Он написал вопрос, из коего не уразумел я ни единого слова, но мне не оставалось ничего другого, как придумать ответ, который для меня был нисколько не понятнее вопроса. Синьор Дандоло прочёл его один, потом второй раз, всё понял и безмерно удивился: “Это божественно! Неповторимо! Это истинный дар небес!” Его восторг не мог не передаться остальным, и они стали спрашивать меня о всевозможных предметах, какие только могли себе вообразить. Все мои ответы казались им величайшим сокровищем.

Уверившись в возвышенности моей кабалистической науки, посчитали они небесполезным после вопросов о прошедшем использовать оную для познания настоящего и будущего.

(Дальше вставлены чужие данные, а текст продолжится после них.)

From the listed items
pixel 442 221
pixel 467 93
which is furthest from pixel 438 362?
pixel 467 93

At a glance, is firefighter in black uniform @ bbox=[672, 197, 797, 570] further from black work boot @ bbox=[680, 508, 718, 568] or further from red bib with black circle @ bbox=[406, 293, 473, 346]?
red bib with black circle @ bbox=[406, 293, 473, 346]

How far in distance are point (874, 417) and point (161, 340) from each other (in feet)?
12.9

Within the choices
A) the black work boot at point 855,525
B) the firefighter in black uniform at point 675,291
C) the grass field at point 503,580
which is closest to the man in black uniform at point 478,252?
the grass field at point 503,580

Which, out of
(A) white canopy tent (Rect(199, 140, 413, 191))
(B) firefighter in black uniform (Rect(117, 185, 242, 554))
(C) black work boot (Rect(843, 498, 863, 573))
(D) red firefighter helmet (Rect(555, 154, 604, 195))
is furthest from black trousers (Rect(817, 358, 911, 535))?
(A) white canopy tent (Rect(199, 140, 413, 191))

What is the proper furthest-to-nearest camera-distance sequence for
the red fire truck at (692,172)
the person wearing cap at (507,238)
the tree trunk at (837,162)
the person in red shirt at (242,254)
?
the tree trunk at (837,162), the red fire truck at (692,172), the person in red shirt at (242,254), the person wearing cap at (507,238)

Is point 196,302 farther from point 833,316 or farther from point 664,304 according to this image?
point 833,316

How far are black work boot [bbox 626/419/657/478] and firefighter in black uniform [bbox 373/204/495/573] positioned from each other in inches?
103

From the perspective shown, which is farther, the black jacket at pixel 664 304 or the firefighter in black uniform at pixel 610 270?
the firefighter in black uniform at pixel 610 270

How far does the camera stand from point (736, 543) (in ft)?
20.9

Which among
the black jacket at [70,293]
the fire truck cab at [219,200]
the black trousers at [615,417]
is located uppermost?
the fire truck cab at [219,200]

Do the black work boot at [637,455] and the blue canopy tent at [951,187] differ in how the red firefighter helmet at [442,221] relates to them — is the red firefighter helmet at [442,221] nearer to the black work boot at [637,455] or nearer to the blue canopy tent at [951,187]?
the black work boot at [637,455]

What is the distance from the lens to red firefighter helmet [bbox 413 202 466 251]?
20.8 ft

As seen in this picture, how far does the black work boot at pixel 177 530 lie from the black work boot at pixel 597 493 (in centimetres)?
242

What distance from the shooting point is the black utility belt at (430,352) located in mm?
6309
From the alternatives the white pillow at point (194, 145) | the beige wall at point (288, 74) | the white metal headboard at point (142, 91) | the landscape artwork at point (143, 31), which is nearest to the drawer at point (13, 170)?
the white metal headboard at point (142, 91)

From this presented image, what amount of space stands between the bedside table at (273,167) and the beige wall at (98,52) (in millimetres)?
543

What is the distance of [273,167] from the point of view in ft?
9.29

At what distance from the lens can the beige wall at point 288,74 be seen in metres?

Мне же не составляло труда угадать нужное, ибо всегда я давал лишь двусмысленные ответы, так что оракул мой по примеру дельфийского никогда не ошибался.

Я понял, сколь легко было древним жрецам обманывать невежественный мир. Да и всегда ловкие люди будут без труда дурачить простодушных. 

С превеликой приятностию проводил я целые дни в обществе сих трёх чудаков, почтенных как по своей честности и нравственным качествам, так и благодаря счастливым обстоятельствам рождения. Ненасытная страсть знать всё больше и больше побуждала их запираться вместе со мною и проводить так по десять часов на день.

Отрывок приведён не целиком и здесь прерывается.